Table of Contents

Introduction

On XSEDE's Gordon resource at SDSC, we provide the myHadoop framework to allow users to dynamically provision Hadoop clusters within our traditional HPC cluster and run quick jobs. We have a page which explains how to run an end-to-end Hadoop job that sets up the transient Hadoop cluster, format HDFS, move input data in, run map/reduce, move data out, and terminate the Hadoop cluster, but I find this process is not very flexible.

For the purposes of testing mappers and reducers, doing a lot of smaller analyses, and debugging issues, I found that being able to establish a semi-persistent Hadoop cluster on a traditional HPC resource to be very useful in its own right. While one can feasibly do this on Amazon EC2, doing so is annoying and costs money (unlike XSEDE and FutureGrid, which are free). I wanted to just get a Hadoop cluster running so that I could prototype code and learn features, and the process is quite simple. This page describes how to create a semi-persistent Hadoop cluster on a traditional HPC resource like SDSC's Gordon supercomputer, and by semi-persistent, I mean that the Hadoop cluster will run for as long as you tell it to rather than just for the lifetime of a single map/reduce job. In addition, some systems will allow you to submit map/reduce jobs to it remotely from the supercomputer's login node, much like you would submit regular batch jobs.

I've spun up these Hadoop clusters on both XSEDE/SDSC Gordon and several FutureGrid machines, all of which come with myHadoop preconfigured. However Hadoop is beautifully portable, and myHadoop is a simple set of script wrappers that utilize this portability. If you're interested in trying Hadoop on your own cluster environment, I've released a newer version of myHadoop and an accompanying guide on Deploying Hadoop on Traditional Supercomputers to simplify the task.

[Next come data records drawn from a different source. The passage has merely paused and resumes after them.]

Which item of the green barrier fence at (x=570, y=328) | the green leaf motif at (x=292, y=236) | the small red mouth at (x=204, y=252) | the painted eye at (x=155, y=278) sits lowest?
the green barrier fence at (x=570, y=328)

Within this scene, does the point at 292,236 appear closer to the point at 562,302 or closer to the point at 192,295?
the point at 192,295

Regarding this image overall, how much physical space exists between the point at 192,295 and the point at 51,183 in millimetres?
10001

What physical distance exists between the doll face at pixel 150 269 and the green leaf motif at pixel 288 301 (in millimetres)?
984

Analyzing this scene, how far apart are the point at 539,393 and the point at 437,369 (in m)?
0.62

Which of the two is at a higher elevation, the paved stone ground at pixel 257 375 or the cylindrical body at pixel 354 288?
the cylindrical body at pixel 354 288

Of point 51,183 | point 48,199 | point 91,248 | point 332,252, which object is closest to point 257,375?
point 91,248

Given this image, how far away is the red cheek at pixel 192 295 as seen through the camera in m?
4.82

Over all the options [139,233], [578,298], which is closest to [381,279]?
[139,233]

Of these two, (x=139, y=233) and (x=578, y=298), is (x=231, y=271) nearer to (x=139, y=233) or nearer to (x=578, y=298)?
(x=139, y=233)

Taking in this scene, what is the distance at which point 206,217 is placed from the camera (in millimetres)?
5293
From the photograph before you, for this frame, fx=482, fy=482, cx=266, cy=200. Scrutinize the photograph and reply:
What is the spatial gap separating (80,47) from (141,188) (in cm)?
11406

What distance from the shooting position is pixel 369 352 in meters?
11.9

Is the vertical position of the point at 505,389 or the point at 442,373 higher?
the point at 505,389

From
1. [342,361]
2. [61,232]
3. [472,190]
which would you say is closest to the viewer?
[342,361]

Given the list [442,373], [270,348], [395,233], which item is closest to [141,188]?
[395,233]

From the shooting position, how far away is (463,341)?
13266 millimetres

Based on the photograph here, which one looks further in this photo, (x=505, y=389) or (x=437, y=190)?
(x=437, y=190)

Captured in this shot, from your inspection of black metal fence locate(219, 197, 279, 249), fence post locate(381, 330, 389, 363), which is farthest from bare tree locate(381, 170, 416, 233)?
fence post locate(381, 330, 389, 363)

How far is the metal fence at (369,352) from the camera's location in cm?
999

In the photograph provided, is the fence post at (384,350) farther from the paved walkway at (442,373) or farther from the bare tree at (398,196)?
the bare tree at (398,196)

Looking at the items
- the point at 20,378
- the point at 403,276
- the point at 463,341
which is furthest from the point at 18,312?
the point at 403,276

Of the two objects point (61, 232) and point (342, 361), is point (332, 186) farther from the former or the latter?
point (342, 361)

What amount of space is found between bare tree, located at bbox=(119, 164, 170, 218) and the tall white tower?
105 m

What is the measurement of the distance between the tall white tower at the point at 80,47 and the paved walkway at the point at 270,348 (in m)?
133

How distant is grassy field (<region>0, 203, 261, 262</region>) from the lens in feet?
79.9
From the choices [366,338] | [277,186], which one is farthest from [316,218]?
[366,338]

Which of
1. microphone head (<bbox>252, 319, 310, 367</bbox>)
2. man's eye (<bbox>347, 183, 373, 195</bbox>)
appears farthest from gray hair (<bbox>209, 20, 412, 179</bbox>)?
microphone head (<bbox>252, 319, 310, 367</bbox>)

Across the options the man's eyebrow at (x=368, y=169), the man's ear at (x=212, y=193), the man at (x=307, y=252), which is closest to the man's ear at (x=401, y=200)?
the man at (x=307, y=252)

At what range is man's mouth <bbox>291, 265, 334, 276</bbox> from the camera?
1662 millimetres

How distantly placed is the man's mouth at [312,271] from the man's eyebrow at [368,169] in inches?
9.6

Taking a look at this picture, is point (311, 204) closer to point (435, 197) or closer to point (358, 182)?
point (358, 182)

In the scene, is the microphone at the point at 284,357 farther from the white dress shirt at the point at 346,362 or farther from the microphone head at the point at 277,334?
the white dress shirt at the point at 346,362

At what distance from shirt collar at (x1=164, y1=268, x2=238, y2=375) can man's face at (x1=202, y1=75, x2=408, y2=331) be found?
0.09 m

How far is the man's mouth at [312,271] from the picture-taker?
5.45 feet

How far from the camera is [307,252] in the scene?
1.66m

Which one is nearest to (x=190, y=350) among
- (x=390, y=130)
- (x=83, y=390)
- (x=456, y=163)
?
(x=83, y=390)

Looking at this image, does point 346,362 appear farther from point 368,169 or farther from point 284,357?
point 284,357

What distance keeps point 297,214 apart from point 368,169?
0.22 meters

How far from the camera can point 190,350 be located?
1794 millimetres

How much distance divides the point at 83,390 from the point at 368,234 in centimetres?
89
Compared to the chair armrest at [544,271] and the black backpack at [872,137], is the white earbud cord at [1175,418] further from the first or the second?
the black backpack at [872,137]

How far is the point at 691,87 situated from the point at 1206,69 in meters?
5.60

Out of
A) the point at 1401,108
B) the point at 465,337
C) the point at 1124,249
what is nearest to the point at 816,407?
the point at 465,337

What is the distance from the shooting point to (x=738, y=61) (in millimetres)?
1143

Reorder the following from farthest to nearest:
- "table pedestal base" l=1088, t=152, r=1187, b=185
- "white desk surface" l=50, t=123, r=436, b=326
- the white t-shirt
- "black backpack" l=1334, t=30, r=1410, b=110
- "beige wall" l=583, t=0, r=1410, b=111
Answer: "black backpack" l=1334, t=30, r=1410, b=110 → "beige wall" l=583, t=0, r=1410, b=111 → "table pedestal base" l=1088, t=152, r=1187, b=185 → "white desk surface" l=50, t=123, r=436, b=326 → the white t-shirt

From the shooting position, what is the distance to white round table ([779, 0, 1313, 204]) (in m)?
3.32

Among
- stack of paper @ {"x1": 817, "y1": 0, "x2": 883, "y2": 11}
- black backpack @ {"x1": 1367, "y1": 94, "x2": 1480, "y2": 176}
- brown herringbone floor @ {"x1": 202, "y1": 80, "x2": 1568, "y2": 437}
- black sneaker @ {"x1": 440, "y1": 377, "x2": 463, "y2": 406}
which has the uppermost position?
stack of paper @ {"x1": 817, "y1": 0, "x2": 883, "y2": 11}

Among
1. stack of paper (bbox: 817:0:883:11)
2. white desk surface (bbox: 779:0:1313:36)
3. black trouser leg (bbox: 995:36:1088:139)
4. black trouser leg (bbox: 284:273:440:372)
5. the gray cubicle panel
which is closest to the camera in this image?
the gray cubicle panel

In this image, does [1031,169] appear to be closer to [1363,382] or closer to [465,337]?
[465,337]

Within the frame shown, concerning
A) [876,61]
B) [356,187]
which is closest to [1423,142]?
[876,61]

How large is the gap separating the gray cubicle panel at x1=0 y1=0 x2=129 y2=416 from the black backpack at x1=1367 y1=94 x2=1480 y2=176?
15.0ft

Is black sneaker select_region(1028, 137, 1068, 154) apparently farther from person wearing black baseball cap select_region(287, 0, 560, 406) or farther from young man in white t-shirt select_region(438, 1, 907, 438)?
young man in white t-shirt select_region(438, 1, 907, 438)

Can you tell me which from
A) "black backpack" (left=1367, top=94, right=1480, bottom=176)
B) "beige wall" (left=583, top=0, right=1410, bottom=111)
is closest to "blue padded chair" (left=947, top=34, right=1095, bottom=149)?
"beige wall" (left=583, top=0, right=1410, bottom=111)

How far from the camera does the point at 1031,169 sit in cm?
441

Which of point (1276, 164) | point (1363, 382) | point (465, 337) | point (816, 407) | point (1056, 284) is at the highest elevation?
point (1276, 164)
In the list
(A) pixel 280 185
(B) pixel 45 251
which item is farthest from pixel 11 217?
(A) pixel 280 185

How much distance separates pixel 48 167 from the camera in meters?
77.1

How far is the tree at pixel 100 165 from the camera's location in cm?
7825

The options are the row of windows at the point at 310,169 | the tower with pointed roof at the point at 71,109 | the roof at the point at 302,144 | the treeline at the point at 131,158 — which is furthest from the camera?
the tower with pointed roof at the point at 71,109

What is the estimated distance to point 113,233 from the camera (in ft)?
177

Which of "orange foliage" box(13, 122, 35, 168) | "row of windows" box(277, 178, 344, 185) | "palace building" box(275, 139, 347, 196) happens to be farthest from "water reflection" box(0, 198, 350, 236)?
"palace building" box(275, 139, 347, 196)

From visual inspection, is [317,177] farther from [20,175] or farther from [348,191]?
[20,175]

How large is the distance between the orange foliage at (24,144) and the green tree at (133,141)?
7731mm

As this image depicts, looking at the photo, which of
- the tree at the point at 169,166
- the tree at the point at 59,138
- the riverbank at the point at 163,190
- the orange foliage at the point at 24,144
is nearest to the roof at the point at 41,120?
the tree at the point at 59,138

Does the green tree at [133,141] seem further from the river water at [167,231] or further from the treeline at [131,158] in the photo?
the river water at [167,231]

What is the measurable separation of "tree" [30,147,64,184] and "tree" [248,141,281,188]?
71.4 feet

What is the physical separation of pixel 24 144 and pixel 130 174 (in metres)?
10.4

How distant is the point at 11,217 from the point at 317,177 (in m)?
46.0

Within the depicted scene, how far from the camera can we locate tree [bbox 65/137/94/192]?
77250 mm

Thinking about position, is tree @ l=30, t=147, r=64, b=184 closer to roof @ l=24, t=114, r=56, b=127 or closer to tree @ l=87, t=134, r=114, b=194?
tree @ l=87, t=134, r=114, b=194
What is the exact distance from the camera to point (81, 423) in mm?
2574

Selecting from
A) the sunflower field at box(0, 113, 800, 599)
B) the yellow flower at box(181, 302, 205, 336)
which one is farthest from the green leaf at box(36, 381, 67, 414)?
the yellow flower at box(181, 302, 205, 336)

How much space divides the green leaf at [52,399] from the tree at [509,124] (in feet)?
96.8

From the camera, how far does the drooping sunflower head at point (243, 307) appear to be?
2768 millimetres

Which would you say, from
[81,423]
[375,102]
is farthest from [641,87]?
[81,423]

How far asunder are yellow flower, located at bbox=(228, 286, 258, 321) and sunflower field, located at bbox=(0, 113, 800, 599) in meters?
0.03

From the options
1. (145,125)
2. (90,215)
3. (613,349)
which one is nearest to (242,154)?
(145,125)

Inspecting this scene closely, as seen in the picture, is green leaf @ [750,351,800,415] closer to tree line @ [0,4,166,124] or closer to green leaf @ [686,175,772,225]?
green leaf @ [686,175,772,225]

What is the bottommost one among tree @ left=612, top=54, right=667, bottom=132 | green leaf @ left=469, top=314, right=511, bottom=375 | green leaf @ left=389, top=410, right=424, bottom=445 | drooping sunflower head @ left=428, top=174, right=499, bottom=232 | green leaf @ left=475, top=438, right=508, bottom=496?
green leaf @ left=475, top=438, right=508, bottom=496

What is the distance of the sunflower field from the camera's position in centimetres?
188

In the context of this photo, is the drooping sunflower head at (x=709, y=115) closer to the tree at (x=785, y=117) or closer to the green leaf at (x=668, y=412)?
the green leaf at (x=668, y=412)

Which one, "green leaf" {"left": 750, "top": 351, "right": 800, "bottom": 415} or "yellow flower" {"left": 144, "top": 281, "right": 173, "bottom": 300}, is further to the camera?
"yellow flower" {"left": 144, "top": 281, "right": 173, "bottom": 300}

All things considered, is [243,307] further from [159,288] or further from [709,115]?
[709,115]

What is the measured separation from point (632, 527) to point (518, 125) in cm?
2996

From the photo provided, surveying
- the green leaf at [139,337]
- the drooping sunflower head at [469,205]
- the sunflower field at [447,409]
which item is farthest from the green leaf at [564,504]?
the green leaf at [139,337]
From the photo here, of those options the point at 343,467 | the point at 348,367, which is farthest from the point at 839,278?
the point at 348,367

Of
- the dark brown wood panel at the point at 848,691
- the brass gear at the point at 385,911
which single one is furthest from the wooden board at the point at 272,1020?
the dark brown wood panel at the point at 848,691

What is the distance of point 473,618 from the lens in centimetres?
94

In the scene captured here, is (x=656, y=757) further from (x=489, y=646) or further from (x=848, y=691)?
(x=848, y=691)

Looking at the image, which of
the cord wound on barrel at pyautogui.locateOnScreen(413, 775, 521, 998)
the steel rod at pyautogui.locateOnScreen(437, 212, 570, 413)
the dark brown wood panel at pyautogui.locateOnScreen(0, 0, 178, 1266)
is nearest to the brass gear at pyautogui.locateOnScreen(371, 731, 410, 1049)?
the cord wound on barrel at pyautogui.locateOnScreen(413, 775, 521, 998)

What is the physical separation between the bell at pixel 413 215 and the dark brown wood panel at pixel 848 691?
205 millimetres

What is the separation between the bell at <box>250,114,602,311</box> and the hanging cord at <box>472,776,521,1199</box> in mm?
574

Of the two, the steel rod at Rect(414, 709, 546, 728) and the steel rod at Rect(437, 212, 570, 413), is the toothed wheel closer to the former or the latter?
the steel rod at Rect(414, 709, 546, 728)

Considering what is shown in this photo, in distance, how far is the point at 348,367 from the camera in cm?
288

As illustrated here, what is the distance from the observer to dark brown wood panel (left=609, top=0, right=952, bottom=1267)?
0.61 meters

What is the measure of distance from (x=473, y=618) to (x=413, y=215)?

In the remainder of this page, I will use the term supercomputer to refer to the traditional HPC cluster running a task manager and designed primarily to run MPI. I will use Hadoop cluster to refer to the collection of allocated compute nodes on the supercomputer on which we will run map/reduce jobs.

The Submit Script

This Hadoop cluster we're spinning up will be allocated nodes Gordon just as any regular MPI job would, so it needs a submit script. Conceptually, the job script needs to do the following things:

  1. Set up environment variables needed by Java (PATH and JAVA_HOME) if not already provided
  2. Set up environment variables needed by myHadoop (MY_HADOOP_HOME)
  3. Set up environment variables needed by Hadoop (handled by myHadoop)
  4. Set up the Hadoop directory structure and populate it with all the files necessary to start a Hadoop cluster in userland (also handled by myHadoop)
    • Interface with the resource manager to figure out on what nodes Hadoop should run (masters and slaves files)
    • Establish the location HDFS (hadoop.tmp.dir and the Hadoop cluster's log files (HADOOP_LOG_DIR)
    • Make a config directory and populate it with all these required config files
  5. Format the HDFS filesystem
  6. Spin up the master and slave nodes, start the namenode service, and start the jobtracker service

Designing this process in a simple bash script, which resource managers need to start jobs, looks something like what follows.

Step #1-#3

export MY_HADOOP_HOME="/opt/hadoop/contrib/myHadoop"
source $MY_HADOOP_HOME/bin/setenv.sh

You may need to also provide module add java to set up the Java environment. On FutureGrid this is necessary, but Gordon provides Java in the default environment.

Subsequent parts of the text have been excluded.